Он печально кивнул в ответ.
– После Стервятников у тебя почти ничего не осталось. Ты разбил ее на мельчайшие осколки. И отдал эти осколки ведьме.
С губ Малахии сорвался тяжелый вздох.
– Вот как Чирног смог тебя заполучить.
– Да, – прошептал он.
– Но он почти ничего не изменил. Потому что ты уже был таким, каким ему хочется.
Малахия закрыл глаза. Все его тело дрожало.
– Он хочет, чтобы я поднес свой рот к твоему горлу и вырвал его, – сказал он. – У тебя так много силы. Сперва она будет ощущаться как вино, а потом превратится в пепел, – его пальцы, увенчанные когтями, скользнули по ее лицу. – Он хочет, чтобы сначала я съел твои глаза. – Малахия добрался до ее сердца, провел по нему большим пальцем и прижал к коже острый коготь. – Он хочет, чтобы следующим я съел твое сердце. Так я стану последним, что ты увидишь. Твое сердце перестанет биться в моих руках. Он хочет, чтобы я уничтожил каждую частичку тебя.
Надя похолодела от страха.
– А чего хочешь ты?
– Тебя, – прошептал Малахия, и что-то в его голосе заставило ее непроизвольно сжать его бедра ногами. Из его груди вырвался странный звук, а затем на его губах появилась едва заметная улыбка. – Чтобы ты была жива, даже если для этого тебе придется держаться как можно дальше от меня.
Его когти разжались, и он прижался к ней. Он глубоко вздохнул. Она поцеловала его в волосы.
– Кажется, ты собирался кое-что проверить.
Малахия поднял голову:
– Ты этого хочешь?
– А что, собственно, мы будем делать?
Он осторожно обхватил Надино лицо, касаясь ее висков большими пальцами. В этот момент она слишком отчетливо осознавала, какие большие у него руки и как его длинные пальцы зарываются в ее волосы. Внутри нее пульсировал страх, но она не могла игнорировать жар, исходящий от Малахии. Если он был способен ей помочь – она не собиралась его останавливать.
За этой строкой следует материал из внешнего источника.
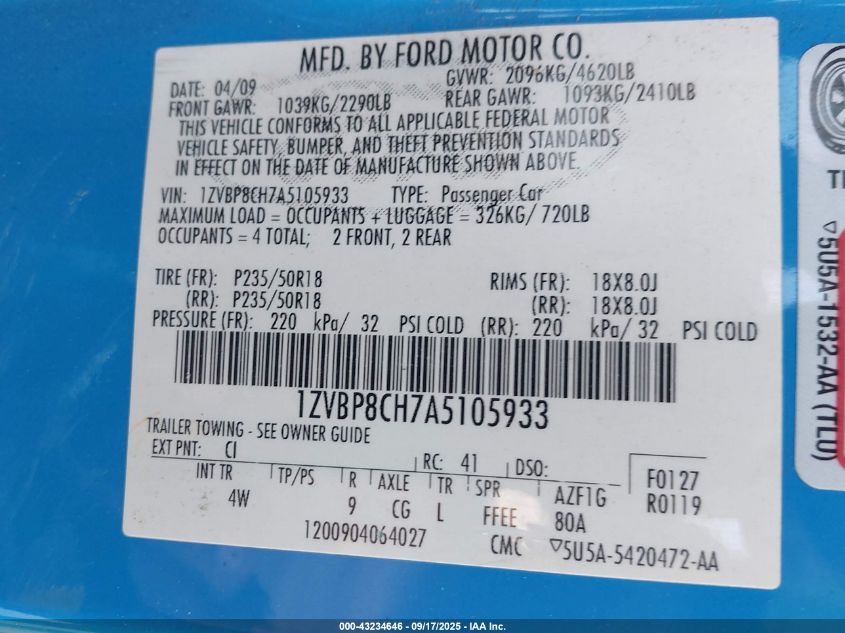 2010 Ford Mustang Gt/Gt Premium VIN: 1ZVBP8CH7A5105933 Lot: 43234646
– Я… мы, – запинаясь пробормотал он, прежде чем расправить плечи, – собираемся проверить, что именно ты можешь видеть своим третьим глазом.
– Это будет больно?
На лице Малахии промелькнуло какое-то мрачное веселье.
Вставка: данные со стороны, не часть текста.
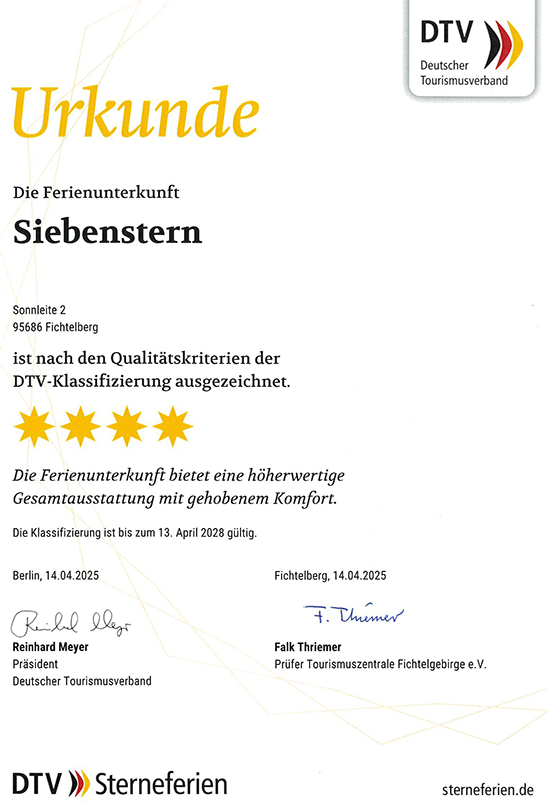 Urkunde des Deutschen Tourismusverbands zur DTV-Klassifizierung der Ferienwohnung Siebenstern mit vier Sternen für geprüfte Qualität.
– Я знаю очень приятный способ провести этот эксперимент.
Он прижался к Надиным губам крепким поцелуем, разбивая ее на мелкие осколки.
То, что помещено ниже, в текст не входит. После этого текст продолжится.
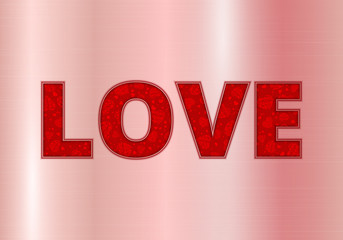 Bright romantic background with lace hearts on a golden metallic backdrop.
«Если я пролью на алтарь достаточно пота и крови, может быть, она послушает. Может быть, она снова меня услышит. Может быть, скажет, в чем моя ошибка. Может быть, скажет мне, почему остались только пауки».
Жадное, беспорядочное воровство чужой магии, стремительные приливы силы в минуты отчаяния – ничто не могло сравниться с тем, что она чувствовала в те мгновения. Каждая частичка Надиного тела расслабилась под прохладными пальцами Малахии, когда он осторожно разбирал ее на части. Его магия была болезненно нежной, но при этом ядовитой и темной.